> INSTRUCTION
Retype the part of the column on kids and politics that begins at the words "The morning after" and stops after "what the hell?". Keep every word and mark the same.

Brainwashing Your Kids About Politics Is Not Healthy Or Cute

Brainwashing Your Kids About Politics Is Not Healthy Or Cute

I’m not going to discuss hypothetical election fallout with people who wear Ninja Turtle PJs to bed. Neither should you.
Amanda Parry
By

The morning after Donald Trump became the president-elect of the United States, my Facebook feed exploded with overwrought parents of young children unsure what to do next.

“What do I tell my kids?” was the question on everyone’s minds, followed by the sentiments, “They’re terrified of Trump,” or “They worshiped Hillary!” Many posted a Huffington Post Parents article in which consultant and PhD Ali Michael urged parents: “Tell them, first, that we will protect them.” Pardon my French, but what the hell?

> DATASET EXTRACT
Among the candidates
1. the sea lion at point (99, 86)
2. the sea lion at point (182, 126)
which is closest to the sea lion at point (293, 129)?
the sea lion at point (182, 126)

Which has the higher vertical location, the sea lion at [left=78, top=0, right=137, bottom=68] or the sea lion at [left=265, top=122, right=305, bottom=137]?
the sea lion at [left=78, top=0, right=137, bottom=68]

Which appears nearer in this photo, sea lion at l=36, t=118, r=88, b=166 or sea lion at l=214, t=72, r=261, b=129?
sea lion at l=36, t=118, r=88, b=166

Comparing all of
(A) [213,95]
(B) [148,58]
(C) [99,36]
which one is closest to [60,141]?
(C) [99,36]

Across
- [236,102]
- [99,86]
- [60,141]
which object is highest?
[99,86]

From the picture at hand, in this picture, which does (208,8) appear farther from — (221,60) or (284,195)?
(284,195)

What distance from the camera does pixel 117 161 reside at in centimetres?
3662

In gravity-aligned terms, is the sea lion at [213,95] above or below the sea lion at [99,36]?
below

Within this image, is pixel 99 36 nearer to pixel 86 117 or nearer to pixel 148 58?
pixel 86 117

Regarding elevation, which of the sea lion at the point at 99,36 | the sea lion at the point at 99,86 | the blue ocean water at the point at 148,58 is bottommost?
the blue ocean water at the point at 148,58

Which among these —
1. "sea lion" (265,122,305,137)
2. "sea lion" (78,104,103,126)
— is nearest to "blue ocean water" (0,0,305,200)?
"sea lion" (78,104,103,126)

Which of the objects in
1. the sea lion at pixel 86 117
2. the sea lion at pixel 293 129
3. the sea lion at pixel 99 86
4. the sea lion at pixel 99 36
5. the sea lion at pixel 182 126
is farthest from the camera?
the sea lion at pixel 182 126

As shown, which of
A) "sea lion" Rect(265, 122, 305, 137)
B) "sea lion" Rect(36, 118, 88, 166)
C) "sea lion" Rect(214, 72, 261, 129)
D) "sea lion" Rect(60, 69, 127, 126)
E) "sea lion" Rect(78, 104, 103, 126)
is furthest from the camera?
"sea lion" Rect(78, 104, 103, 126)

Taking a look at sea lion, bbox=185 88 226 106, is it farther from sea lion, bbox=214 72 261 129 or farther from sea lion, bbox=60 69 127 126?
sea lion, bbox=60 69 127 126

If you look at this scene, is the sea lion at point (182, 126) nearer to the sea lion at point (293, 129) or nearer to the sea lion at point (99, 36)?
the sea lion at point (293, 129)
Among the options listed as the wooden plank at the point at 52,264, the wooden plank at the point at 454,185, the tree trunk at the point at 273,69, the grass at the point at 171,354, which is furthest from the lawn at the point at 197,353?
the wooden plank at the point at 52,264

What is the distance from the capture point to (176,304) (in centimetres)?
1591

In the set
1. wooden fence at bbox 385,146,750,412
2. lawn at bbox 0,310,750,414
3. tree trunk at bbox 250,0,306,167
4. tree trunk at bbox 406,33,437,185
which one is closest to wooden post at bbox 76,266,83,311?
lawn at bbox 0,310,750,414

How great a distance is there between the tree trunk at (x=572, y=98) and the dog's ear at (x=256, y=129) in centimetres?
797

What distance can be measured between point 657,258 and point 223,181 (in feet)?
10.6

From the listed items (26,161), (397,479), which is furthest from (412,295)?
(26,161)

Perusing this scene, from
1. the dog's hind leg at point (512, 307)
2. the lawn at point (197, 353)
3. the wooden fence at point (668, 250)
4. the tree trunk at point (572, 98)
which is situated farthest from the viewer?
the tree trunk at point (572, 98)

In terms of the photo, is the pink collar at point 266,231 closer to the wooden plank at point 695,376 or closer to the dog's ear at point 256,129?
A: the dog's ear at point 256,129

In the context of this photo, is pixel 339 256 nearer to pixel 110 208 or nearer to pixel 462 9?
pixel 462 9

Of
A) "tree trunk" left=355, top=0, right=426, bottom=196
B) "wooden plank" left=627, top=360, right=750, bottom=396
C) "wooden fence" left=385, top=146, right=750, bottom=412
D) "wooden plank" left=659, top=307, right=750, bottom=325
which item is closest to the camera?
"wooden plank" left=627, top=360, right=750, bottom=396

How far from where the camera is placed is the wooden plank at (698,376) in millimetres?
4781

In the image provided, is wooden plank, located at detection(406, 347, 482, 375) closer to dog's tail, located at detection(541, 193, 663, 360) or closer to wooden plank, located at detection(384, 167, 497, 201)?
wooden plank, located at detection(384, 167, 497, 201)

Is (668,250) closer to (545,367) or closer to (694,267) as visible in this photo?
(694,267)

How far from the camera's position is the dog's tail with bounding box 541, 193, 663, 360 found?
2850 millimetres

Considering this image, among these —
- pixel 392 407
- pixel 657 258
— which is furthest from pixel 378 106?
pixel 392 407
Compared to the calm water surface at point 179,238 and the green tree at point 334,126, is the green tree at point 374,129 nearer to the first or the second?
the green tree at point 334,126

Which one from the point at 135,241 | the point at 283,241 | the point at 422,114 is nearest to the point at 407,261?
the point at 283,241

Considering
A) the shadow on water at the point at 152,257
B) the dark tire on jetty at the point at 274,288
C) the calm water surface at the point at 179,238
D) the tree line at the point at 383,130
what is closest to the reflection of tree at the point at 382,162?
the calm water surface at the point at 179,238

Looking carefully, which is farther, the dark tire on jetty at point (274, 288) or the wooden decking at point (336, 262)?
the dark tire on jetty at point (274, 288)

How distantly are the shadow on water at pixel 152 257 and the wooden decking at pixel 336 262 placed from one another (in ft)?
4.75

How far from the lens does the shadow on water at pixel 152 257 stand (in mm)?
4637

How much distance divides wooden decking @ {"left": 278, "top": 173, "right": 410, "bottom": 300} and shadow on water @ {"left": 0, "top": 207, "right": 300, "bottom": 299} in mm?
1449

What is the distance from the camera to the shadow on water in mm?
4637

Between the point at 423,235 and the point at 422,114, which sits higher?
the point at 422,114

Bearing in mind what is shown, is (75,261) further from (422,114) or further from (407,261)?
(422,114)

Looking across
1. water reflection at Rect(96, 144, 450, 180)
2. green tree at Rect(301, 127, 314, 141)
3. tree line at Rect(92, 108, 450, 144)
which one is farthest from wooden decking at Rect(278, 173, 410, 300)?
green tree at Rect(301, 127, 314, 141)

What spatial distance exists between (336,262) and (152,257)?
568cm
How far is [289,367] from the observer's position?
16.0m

> FULL SOLUTION
The morning after Donald Trump became the president-elect of the United States, my Facebook feed exploded with overwrought parents of young children unsure what to do next.

“What do I tell my kids?” was the question on everyone’s minds, followed by the sentiments, “They’re terrified of Trump,” or “They worshiped Hillary!” Many posted a Huffington Post Parents article in which consultant and PhD Ali Michael urged parents: “Tell them, first, that we will protect them.” Pardon my French, but what the hell?